1. Your Child Learns Language Quickly
“My son, not quite 3, recognizes all the letters, has most of the sounds, knows his colors, knows his numbers, counts objects, is starting to read words like ‘rattlesnake,’ has a huge vocabulary … and has incredible logic and reasoning skills,” says Laura P. “I’m wondering if he is a gifted child, and if so, do I encourage this or let him be a little kid?”
Many mothers of gifted children say Laura’s suspicion that her son is gifted is not off track. One of the first indications of their children’s above-average abilities was the speed at which they learned letters and vocabulary. Deborah C. says her daughter was the poster child for highly gifted kids and had advanced language skills. “Her first word was ‘elephant,’ right before she turned three months old. She spoke in sentences by six months, and by 18 months, her language skills were that of a four or five-year-old,” she says. Additionally, her daughter knew all her colors, shapes, ABCs, numbers, opposites, and left from right before she was 2.
Alicia T. says her son stood out as gifted because at 3 1/2 years old: “He pretty much taught himself how to read phonetically. He also learned the alphabets of at least four other languages and how to count in several of them as well.”

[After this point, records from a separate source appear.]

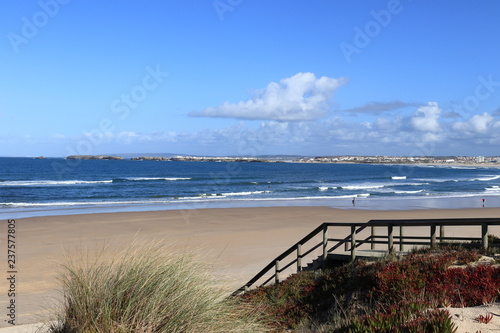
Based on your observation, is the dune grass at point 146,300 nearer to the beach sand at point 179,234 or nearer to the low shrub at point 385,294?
the low shrub at point 385,294

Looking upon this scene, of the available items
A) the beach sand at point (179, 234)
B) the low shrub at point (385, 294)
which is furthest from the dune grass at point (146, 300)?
the beach sand at point (179, 234)

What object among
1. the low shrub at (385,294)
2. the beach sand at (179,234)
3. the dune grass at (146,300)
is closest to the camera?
the low shrub at (385,294)

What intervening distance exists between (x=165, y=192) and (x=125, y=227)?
2784cm

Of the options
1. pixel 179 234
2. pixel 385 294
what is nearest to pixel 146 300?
pixel 385 294

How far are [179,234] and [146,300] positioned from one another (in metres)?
19.5

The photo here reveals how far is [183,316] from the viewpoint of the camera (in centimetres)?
569

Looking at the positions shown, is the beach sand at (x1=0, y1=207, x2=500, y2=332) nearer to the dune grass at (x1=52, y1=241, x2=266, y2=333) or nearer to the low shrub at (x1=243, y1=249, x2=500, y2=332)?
the low shrub at (x1=243, y1=249, x2=500, y2=332)

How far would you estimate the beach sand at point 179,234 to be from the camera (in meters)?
14.6

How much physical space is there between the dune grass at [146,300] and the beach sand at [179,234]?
181 inches

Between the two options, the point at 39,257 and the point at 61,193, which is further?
the point at 61,193

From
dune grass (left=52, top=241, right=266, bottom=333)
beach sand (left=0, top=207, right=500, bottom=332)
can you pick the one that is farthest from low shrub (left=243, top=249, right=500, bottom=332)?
beach sand (left=0, top=207, right=500, bottom=332)

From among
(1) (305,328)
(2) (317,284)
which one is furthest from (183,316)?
(2) (317,284)

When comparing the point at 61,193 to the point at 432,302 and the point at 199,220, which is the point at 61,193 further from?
the point at 432,302

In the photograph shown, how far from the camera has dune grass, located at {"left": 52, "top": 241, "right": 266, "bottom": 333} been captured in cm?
559
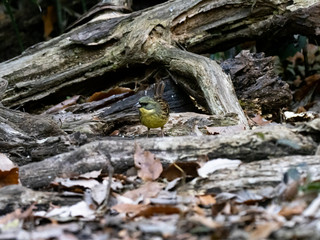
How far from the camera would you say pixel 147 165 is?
3727mm

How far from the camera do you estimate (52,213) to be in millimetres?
3285

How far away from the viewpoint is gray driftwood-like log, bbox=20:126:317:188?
144 inches

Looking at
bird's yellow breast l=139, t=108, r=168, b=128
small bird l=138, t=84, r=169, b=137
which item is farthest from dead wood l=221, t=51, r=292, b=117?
bird's yellow breast l=139, t=108, r=168, b=128

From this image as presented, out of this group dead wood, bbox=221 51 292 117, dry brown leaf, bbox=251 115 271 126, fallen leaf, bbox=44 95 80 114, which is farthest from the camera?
fallen leaf, bbox=44 95 80 114

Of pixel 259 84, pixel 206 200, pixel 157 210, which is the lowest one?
pixel 259 84

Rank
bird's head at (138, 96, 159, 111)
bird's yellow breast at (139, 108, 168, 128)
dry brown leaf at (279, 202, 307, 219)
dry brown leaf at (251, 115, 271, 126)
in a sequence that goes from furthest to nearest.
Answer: dry brown leaf at (251, 115, 271, 126) → bird's head at (138, 96, 159, 111) → bird's yellow breast at (139, 108, 168, 128) → dry brown leaf at (279, 202, 307, 219)

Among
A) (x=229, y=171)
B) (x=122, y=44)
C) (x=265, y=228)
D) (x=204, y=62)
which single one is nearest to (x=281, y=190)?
(x=229, y=171)

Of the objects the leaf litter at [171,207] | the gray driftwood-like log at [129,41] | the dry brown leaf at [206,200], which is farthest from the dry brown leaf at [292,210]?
the gray driftwood-like log at [129,41]

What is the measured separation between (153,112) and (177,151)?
64.3 inches

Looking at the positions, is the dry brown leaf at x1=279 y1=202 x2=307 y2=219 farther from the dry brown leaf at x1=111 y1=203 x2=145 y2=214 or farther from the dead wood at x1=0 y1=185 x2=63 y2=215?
the dead wood at x1=0 y1=185 x2=63 y2=215

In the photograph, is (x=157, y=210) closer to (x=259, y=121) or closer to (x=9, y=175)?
(x=9, y=175)

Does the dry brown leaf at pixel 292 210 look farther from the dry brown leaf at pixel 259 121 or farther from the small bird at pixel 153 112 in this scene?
the dry brown leaf at pixel 259 121

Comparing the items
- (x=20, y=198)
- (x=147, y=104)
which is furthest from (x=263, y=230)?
(x=147, y=104)

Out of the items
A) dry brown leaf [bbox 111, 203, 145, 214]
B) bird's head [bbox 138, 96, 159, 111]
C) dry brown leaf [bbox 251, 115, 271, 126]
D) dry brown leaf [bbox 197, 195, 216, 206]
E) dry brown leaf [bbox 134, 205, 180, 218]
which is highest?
dry brown leaf [bbox 134, 205, 180, 218]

2. Your Child Has a Love For Learning
Gifted children sometimes experience frustration when they’re not learning, Alicia T. adds. For example, she says while the rest of her family may happily “zone out” watching a TV show, her gifted son prefers to watch YouTube videos on how to write letters in Hebrew or how to count in Japanese. Because of her experience, she suspects “a gifted child isn’t happy unless he or she is learning something.”
A gifted child’s inquisitive nature to learn new things often requires constant conversation and attention. Denise M. says it’s hard keeping up with her 4-year-old son’s interests. Michelle D. calls her son a sponge for knowledge. She says he loves to learn anything and as a result believes gifted children learn in a different style and thus need more enriched activities.
3. Your Child Exhibits Other Talents
Even if your preschooler doesn’t exhibit academic gifts, she could still be gifted, say Jami L. and Tegan D. Jami shares that her son didn’t learn to read until he entered kindergarten, but then he excelled by leaps and bounds. In nine months, he was able to read at a first-grade level.
Tegan says her 3-year-old daughter can’t read yet, but she is emotionally gifted, sensing when her baby brother is nervous or frustrated and exhibiting empathy toward animals. “Gifts come in all different shapes and sizes,” Tegan says, “but the key difference is it’s the ability to think beyond and differently to other children of that age.”
Whether your preschooler is gifted or not, Hayley M. says you don’t need to raise your children any differently. “If he is gifted, then you don’t have to encourage it; it’s who he is!” she says.
Megan W. and Debora C. agree, saying moms should encourage their children’s love for learning but not push preschoolers to excel academically. “It is easy to think they need to get out into school ASAP,” Megan says, “but three- and four-year-olds need comfort, stability at home, and opportunities to improve their play and socialization skills during the day.”
Megan sends her son to preschool part time to socialize. “I’m aware that he won’t learn anything new there,” she says, “but being around a group of kids his age and getting used to the ‘class’ structure is a good idea before formal school.”
Praise your child for how hard he works, rather than for being smart, clever, or good, Cathy M. advises. “That will help your preschooler to be more hard working, rather than give up as soon as things start getting tough,” whether your child is gifted or not, she says.
And above all, as a reader who goes by “Flower Girl” says, a parent should respect the qualities that her child has. “Just because some children do not have a higher IQ doesn’t really mean much. We should love our children for who they are.”